Feature Reinforcement Learning: Part I: Unstructured MDPs

Feature Reinforcement Learning: Part I: Unstructured MDPs
Notice: This research summary and analysis were automatically generated using AI technology. For absolute accuracy, please refer to the [Original Paper Viewer] below or the Original ArXiv Source.

General-purpose, intelligent, learning agents cycle through sequences of observations, actions, and rewards that are complex, uncertain, unknown, and non-Markovian. On the other hand, reinforcement learning is well-developed for small finite state Markov decision processes (MDPs). Up to now, extracting the right state representations out of bare observations, that is, reducing the general agent setup to the MDP framework, is an art that involves significant effort by designers. The primary goal of this work is to automate the reduction process and thereby significantly expand the scope of many existing reinforcement learning algorithms and the agents that employ them. Before we can think of mechanizing this search for suitable MDPs, we need a formal objective criterion. The main contribution of this article is to develop such a criterion. I also integrate the various parts into one learning algorithm. Extensions to more realistic dynamic Bayesian networks are developed in Part II. The role of POMDPs is also considered there.


💡 Research Summary

The paper tackles a fundamental obstacle in modern reinforcement learning (RL): the gap between the theoretical framework that assumes a finite‑state Markov Decision Process (MDP) and the reality of agents that receive raw, high‑dimensional, noisy, and often non‑Markovian streams of observations, actions, and rewards. The authors argue that the current practice of hand‑crafting state representations or relying on separate deep‑learning feature extractors is both labor‑intensive and brittle. Their primary contribution is a formal criterion for automatically converting an arbitrary observation‑action trajectory into a compact MDP representation, together with a concrete algorithm—named Feature Reinforcement Learning (FRL)—that implements this criterion in practice.

Problem Formalization
Given a sequence of observations (O_1, O_2, \dots) and actions (A_1, A_2, \dots), the goal is to learn a mapping (\phi: O^* \rightarrow S) that induces a finite state set (S) such that the induced process ((S, A, P, R)) satisfies the Markov property. The authors define two loss components: (i) a Markov loss (L_1(\phi)) measuring the KL‑divergence between the true conditional distribution of the next observation and the distribution implied by the current (\phi)-induced transition model, and (ii) a complexity loss (L_2(\phi) = \log|S|) penalizing large state spaces. The overall objective is a weighted sum (J(\phi) = \alpha L_1(\phi) + \beta L_2(\phi)). Minimizing (J) simultaneously pushes the representation toward true Markovian dynamics while keeping the state space as small as possible.

Algorithmic Framework
FRL proceeds in three intertwined phases:

  1. Initialization – A trivial hash‑based mapping (\phi_0) assigns each distinct observation history to a provisional state. This yields an over‑fine partition that guarantees no loss of information but creates many redundant states.
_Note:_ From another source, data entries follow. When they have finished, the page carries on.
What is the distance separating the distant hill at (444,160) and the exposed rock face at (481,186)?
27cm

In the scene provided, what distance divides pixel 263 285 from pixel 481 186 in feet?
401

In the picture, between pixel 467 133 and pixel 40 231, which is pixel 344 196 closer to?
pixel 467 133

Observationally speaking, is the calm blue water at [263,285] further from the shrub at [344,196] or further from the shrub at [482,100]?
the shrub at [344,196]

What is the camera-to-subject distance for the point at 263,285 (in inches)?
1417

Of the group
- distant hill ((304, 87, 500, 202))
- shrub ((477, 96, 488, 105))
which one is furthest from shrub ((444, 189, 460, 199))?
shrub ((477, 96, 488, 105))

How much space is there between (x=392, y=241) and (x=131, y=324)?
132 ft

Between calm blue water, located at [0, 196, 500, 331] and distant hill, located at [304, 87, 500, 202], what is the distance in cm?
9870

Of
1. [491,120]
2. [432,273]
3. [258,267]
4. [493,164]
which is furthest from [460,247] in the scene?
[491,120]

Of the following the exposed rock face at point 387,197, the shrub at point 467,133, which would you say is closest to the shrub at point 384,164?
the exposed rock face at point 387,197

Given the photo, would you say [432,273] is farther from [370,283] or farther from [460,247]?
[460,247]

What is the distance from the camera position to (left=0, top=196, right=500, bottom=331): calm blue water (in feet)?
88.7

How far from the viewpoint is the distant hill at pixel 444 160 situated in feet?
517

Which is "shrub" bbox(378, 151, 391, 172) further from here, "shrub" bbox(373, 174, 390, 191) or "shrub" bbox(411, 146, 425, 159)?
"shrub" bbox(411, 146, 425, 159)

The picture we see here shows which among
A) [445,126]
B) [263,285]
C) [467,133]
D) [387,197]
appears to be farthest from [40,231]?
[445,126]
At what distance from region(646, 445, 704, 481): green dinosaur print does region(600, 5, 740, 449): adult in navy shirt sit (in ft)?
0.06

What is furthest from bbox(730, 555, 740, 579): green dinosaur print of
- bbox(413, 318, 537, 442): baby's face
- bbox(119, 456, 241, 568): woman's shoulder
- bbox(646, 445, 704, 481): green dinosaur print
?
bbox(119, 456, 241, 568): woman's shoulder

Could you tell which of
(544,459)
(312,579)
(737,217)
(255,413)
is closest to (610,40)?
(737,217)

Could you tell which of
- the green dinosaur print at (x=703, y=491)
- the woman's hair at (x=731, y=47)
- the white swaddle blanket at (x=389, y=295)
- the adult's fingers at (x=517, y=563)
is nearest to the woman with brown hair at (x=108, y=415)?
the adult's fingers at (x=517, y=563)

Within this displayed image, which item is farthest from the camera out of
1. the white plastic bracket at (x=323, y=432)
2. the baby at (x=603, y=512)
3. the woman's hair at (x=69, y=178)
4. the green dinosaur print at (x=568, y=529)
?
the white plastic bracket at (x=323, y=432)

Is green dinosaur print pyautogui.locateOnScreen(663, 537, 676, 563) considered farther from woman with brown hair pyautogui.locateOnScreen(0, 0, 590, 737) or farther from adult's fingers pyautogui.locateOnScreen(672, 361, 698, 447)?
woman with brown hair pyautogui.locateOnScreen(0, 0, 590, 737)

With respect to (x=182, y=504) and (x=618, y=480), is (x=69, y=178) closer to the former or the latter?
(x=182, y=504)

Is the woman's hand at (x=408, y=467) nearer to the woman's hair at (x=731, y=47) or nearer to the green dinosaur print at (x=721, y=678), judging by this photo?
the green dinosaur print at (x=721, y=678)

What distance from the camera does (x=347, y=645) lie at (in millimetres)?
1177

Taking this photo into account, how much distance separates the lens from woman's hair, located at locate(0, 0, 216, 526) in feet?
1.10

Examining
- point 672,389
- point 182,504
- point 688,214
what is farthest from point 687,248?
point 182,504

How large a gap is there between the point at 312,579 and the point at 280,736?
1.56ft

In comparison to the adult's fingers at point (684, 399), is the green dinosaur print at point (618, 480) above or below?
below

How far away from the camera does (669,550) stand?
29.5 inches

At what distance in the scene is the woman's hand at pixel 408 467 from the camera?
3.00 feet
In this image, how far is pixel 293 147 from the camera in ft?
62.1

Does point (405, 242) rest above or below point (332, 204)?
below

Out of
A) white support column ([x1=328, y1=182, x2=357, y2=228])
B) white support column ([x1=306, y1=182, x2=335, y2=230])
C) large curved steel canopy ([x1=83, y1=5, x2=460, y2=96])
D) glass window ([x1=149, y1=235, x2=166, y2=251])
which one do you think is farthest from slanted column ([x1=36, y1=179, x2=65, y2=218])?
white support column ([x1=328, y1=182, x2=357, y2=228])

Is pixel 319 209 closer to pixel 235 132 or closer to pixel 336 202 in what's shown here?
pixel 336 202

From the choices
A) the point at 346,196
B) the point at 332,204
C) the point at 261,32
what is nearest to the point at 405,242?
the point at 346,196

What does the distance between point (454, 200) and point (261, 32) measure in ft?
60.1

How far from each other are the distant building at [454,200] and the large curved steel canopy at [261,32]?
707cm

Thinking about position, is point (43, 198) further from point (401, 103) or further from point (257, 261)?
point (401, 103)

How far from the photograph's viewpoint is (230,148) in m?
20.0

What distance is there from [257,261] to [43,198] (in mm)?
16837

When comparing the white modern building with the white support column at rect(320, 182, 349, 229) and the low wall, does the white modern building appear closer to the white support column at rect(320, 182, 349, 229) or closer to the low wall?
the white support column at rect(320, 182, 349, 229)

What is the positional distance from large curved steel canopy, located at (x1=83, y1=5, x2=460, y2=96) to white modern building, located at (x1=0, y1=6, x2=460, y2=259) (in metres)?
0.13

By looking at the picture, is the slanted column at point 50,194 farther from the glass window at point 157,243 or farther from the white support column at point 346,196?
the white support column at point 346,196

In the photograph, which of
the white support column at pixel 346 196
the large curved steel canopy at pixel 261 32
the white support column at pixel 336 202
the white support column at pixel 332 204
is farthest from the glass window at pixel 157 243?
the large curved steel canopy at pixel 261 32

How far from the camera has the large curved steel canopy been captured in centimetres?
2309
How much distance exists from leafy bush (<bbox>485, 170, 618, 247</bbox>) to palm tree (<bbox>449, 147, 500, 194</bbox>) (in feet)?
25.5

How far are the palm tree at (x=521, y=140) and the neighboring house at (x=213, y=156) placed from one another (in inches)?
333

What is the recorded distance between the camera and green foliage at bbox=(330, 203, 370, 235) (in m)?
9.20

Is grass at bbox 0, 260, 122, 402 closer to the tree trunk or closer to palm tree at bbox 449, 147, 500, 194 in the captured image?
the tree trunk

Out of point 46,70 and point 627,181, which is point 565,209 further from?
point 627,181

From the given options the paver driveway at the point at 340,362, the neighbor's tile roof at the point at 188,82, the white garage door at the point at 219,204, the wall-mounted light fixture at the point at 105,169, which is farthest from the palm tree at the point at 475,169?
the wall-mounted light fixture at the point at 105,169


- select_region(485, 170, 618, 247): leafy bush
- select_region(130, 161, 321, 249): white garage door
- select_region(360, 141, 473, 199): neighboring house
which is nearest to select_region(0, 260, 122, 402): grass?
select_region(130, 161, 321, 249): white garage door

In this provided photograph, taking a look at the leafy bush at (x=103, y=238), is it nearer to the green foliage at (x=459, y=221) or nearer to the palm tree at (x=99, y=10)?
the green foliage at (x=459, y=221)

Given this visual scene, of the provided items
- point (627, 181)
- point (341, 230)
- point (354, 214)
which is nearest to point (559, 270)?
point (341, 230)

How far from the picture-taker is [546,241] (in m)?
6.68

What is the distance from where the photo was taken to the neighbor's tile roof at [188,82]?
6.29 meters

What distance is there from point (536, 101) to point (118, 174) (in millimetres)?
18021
  2. RL Loop with Evaluation – Standard RL methods (e.g., Q‑learning, SARSA) are run on the provisional MDP defined by (\phi). While learning, the algorithm continuously estimates the Markov loss for each state‑action pair by comparing the empirical distribution of next observations with the transition probabilities implied by the current Q‑values. This step produces a per‑state error signal.

  3. Refinement (Split/Merge) – Whenever the error for a state exceeds a pre‑specified threshold (\epsilon), the state is split: a new feature (e.g., a particular pixel region, a word token, or a temporal pattern) is added to (\phi), thereby partitioning the offending state into finer sub‑states. Conversely, states whose error is consistently below a lower bound are merged to curb state explosion. The split/merge operations are guaranteed to monotonically reduce (L_1) while never increasing (L_2) beyond a controllable rate.

These phases iterate until the objective (J(\phi)) stabilizes. Because the refinement step only modifies (\phi) when necessary, the algorithm can be seen as an online, data‑driven state abstraction mechanism that is tightly coupled with the RL learning dynamics.

Theoretical Guarantees
The authors provide two main theoretical results:

  • Optimality of the Limit – If the refinement process terminates, the resulting (\phi^) yields zero Markov loss, i.e., the induced process is an exact MDP. Moreover, among all such exact MDPs, (\phi^) minimizes the complexity loss, making it the most compact exact representation.

  • Convergence – Under mild assumptions (bounded rewards, finite observation alphabet, and a decreasing schedule for (\epsilon)), the sequence of mappings ({\phi_t}) converges almost surely to a fixed point (\phi^*). The proof leverages the monotonic decrease of (L_1) and the finiteness of the state space expansion.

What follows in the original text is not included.